All of which helped to explain why the SLN had also been one of the galaxy's most conservative navies. With thousands of ships in commission, and more thousands mothballed in reserve, its margin of superiority over any conceivable opponent had been utterly decisive. Which meant getting money even to build new ships, or to radically overhaul and modernize existing ones, had always been a difficult exercise. As one consequence, the SLN had been slow to recognize the potential of the laser head, and even slower to adopt it. And because no one had ever used similar weapons against it, its evaluation of the threat the new weapon presented—and of the doctrinal changes necessary to defeat it—had lagged behind even its own hardware.
That lag was about to have serious repercussions for SLNSJean Bart.
"Those platforms are definitely decoys, Ma'am," Sherilyn Jeffers said flatly as she watched her displays. "They've spun up now, and Ghost Rider's giving us good data on them."

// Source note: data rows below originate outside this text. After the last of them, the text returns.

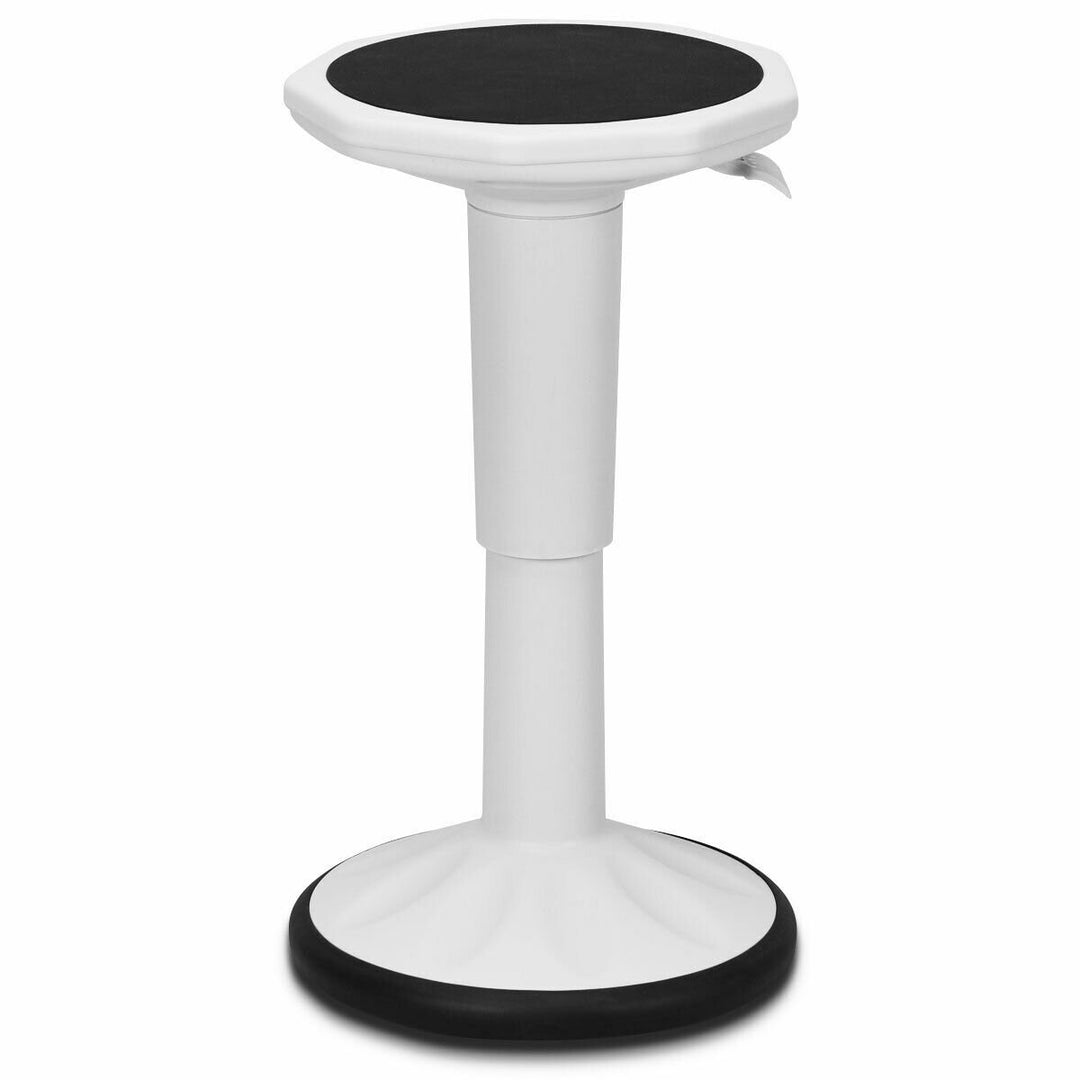 Wobble Chair Height Adjustable Active Learning Stool Sitting Home Office Silicone White Image 1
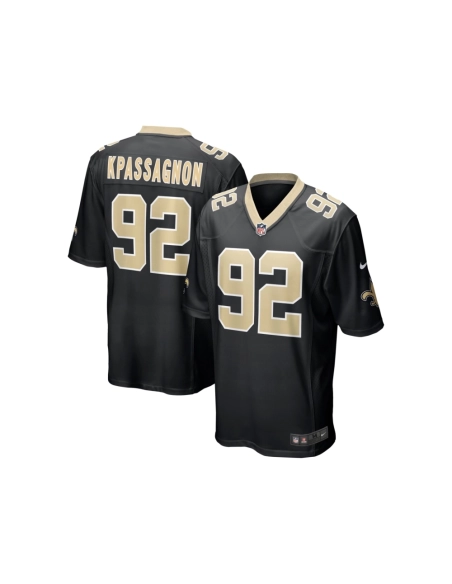 Mens New Orleans Saints Tanoh Kpassagnon Black Game Player Jersey
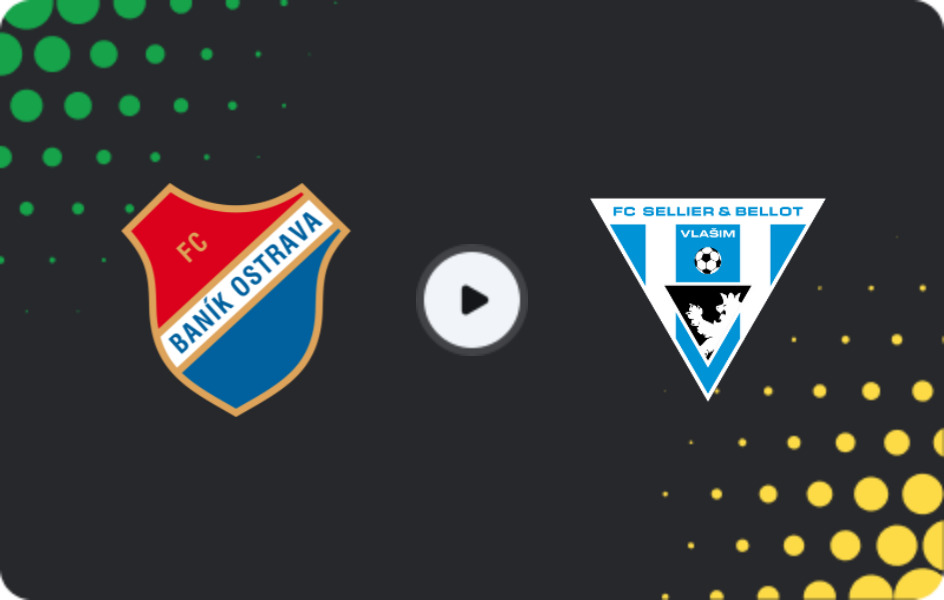 Where to watch Baník Ostrava II — Vlašim, FNL, 02.11.2025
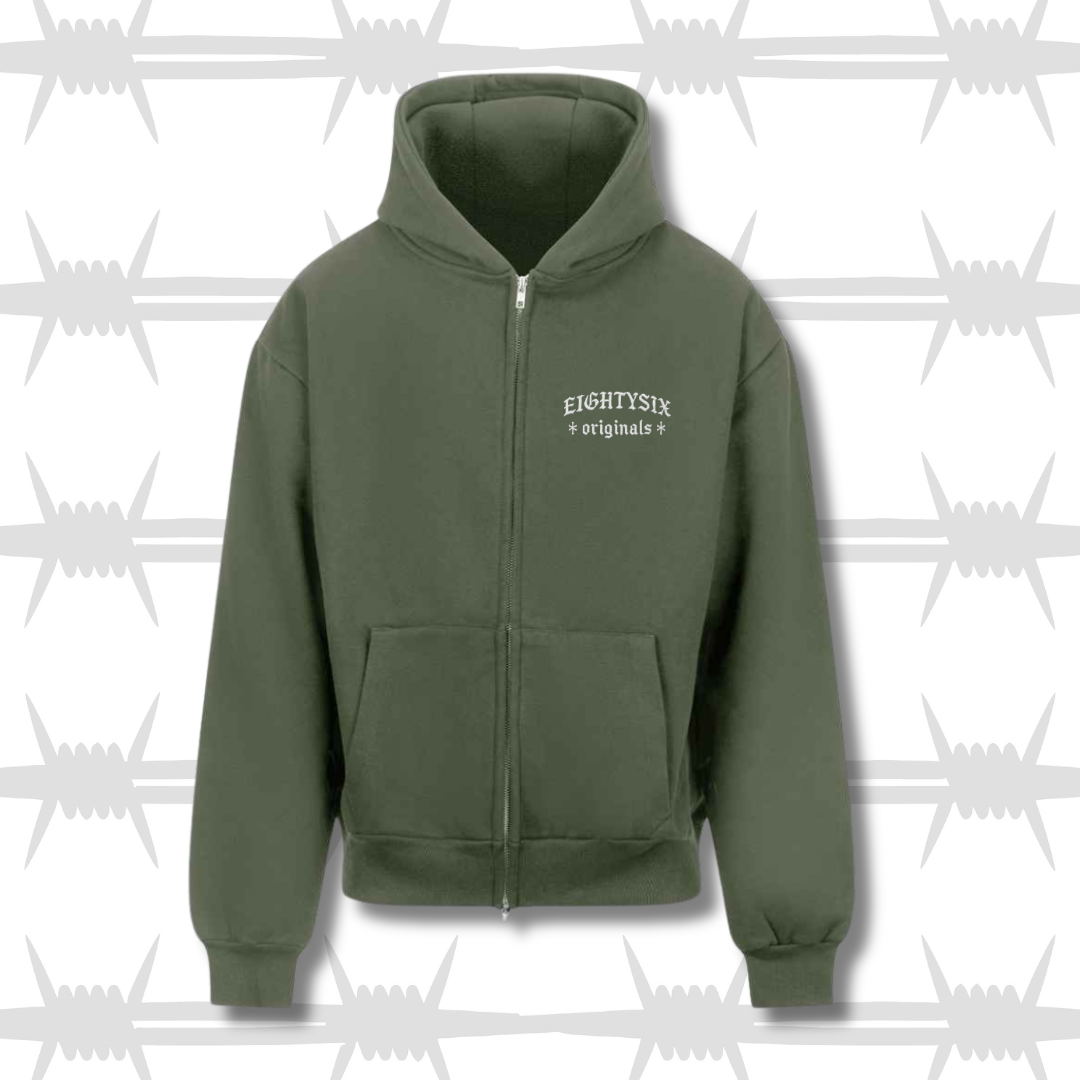 Originals Zip Hood – Eighty6Clothing Originals Zip Hood – Eighty6Clothing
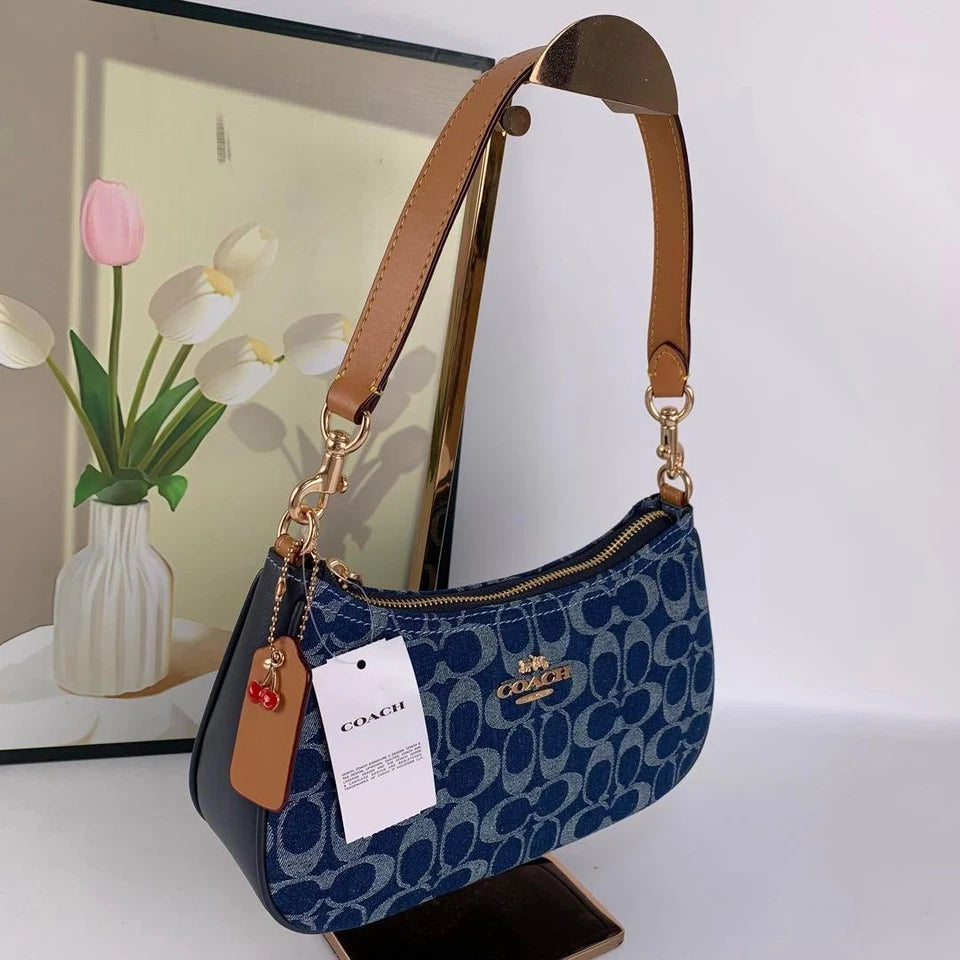 Coach Teri Shoulder Bag CAF82 Signature Denim | New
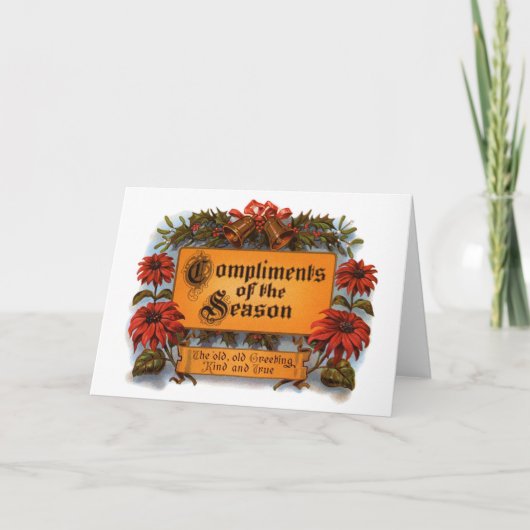季節の賛辞 カード (正面)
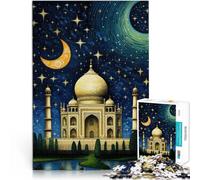 jigsaw puzzles for adults 2000 pieces Taj Mahal of India Made of cardboard for and from 14 years and over Play toys because it is ideal as a gift for the whole family。size：70x100cm/27.5x39.3inch
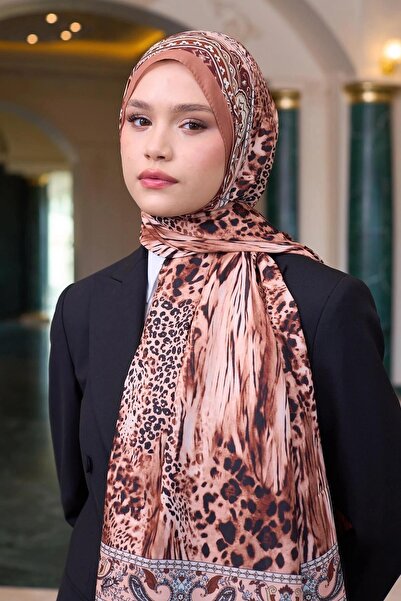 İpekhan Şal din voile cu model, mătase subţire Model Nr.: 9802-06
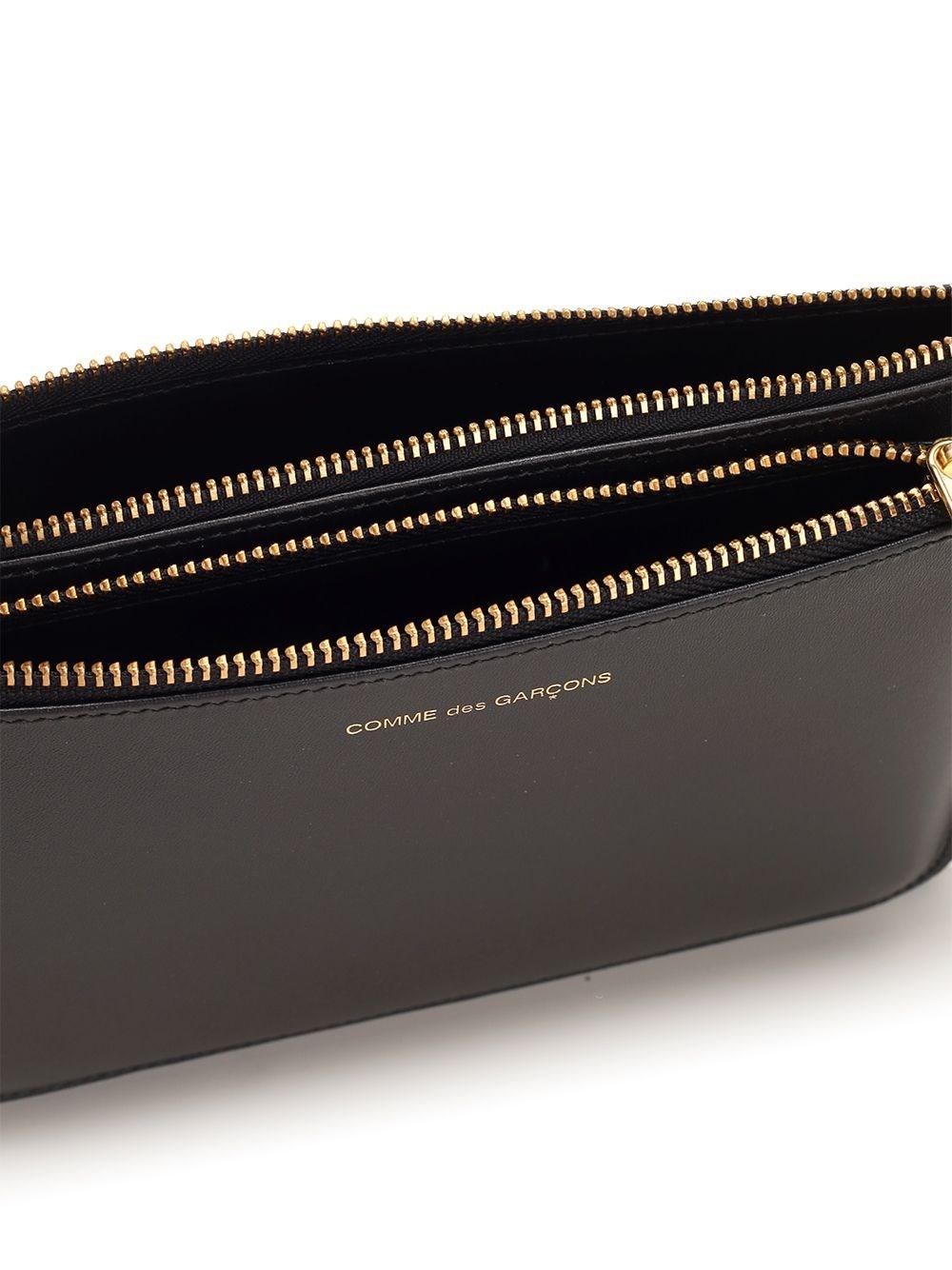 Al Duca D'Aosta Comme Des Garcons Wallet Pouch doppia in pelle Fino al 60% di sconto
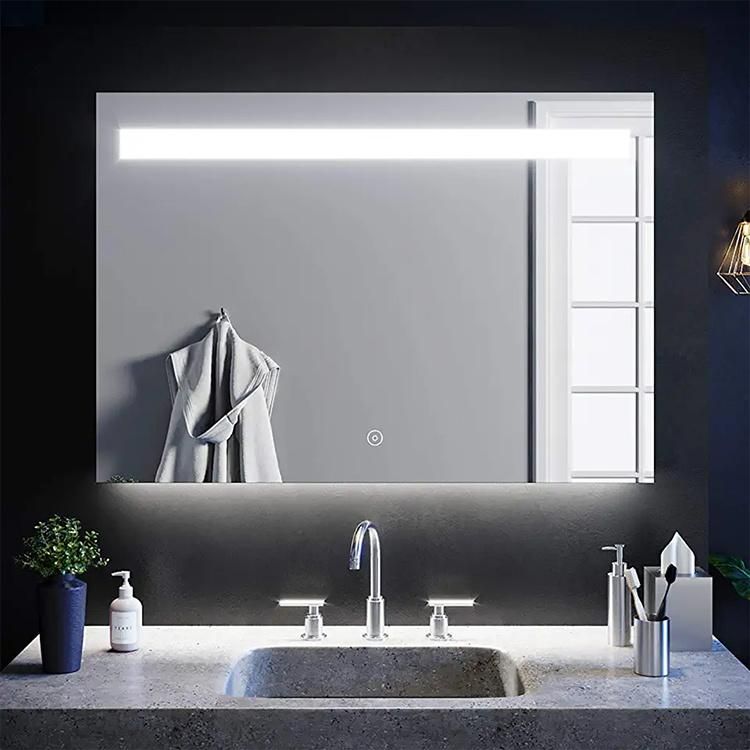 IP44 Modern Frameless Lighted Bathroom Mirror Wall Mounted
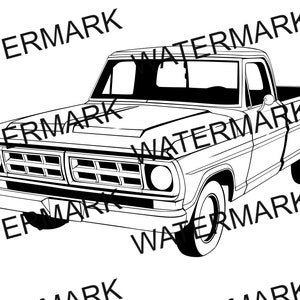Classic Ford Truck SVG
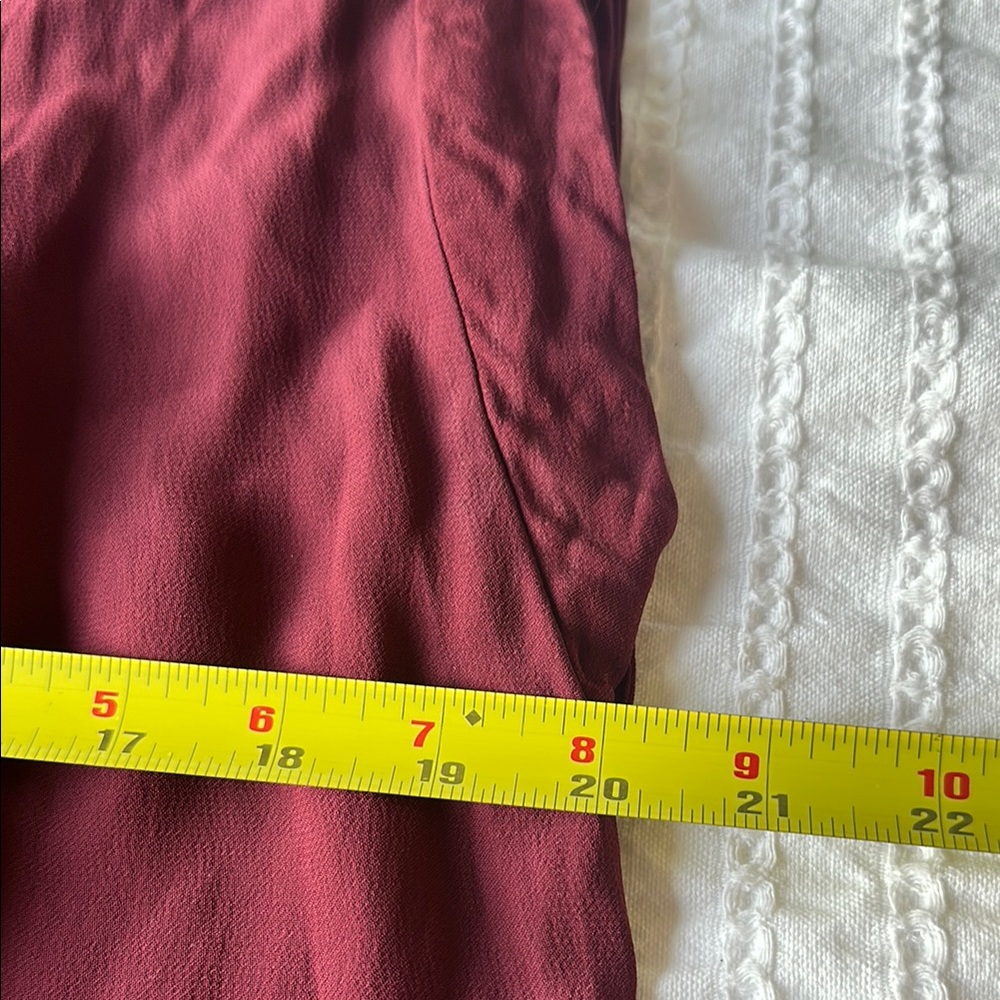 Red Wrap Blouse with Relaxed Fit - Picture 9 of 10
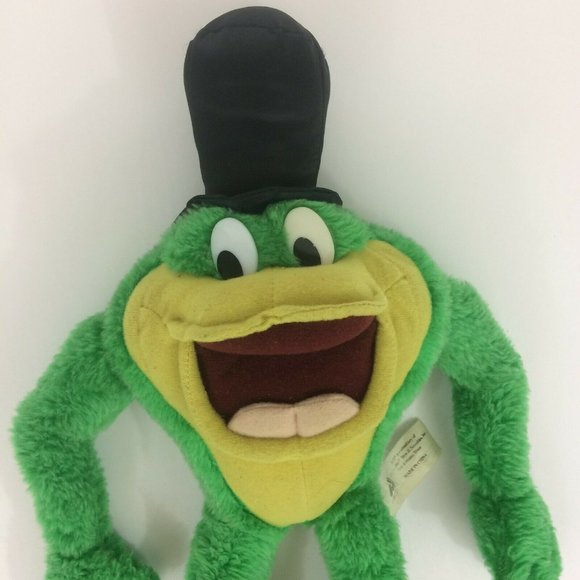 Looney Tunes Warner Brothers Michigan J. Frog Plush 15" 1996 Stuffed Animal Toy - Picture 2 of 11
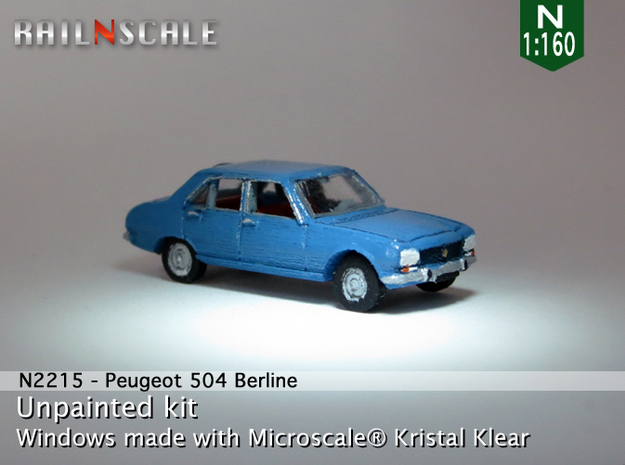 Peugeot 504 (N 1:160) in Tan Fine Detail Plastic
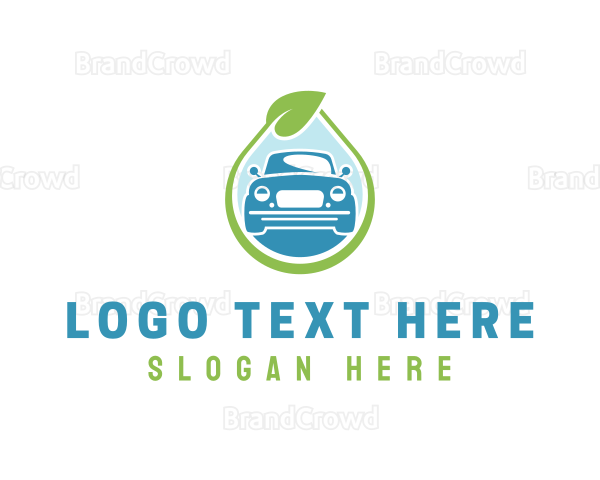 Eco Friendly Car Wash Logo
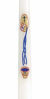 Picture of Catholic Baptism Church Taper Candle, 10 Inch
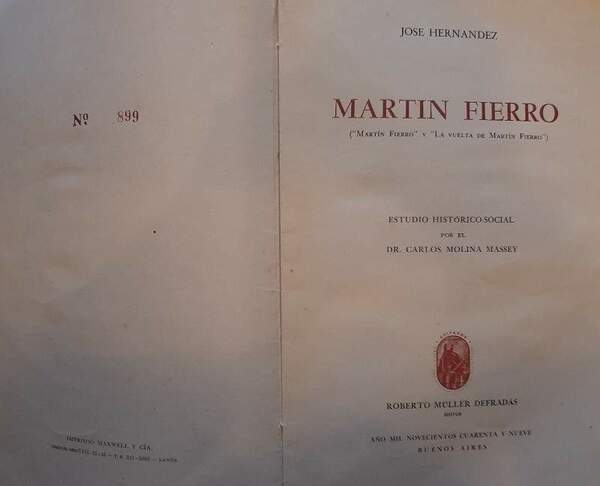 MARTIN FIERRO(MARTIN FIERRO Y LA VUELTA DE MARTIN FIERRO)(1949)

"What do they look like?" Naomi Kaplan asked.
"It looks as if the system as a whole is pretty good, Ma'am." The electronics warfare officer tapped a few keys, her eyes intent as she absorbed CIC's analysis of the reconnaissance platforms' datastream. "I'd say the individual platforms probably aren't quite as capable as what we've been seeing out of the Havenites lately, but their combined capability is actually better."
"Enough better that we should've used more missiles, do you think, Guns?" Kaplan asked.
"Oh, no, Ma'am." Abigail never looked up from her own displays and telemetry, and her smile could have frozen a star's heart. "Not that much better. In fact, I'd say their hardware is better than their doctrine. Either that, or their helmsmen are a little shaky. The interval between their units is at least three times anything the Havenites would accept, and that means the other ships' decoys are too far from the target to give it much cover. Our attack birds are going up against just its own platforms, and they aren't good enough to hack it against that much fire without a lot more support."
"Launching counter-missiles," Ursula Zeiss announced tersely, and Mizawa gave a jerky nod of acknowledgment.
He wasn't certain how much good the counter-missiles were going to do. The LIM-16F was a third again as capable as its predecessor, but even so, there wouldn't be time for a proper, layered defense. By the time they reached Jean Bart, the Manticoran missiles' closing velocity would be up to seventy-nine percent of the speed of light. The LIM-16's drive simply didn't have the endurance to hit the monsters the Manties had launched far enough out for an effective second launch at the same targets before they zipped right through the entire defensive envelope.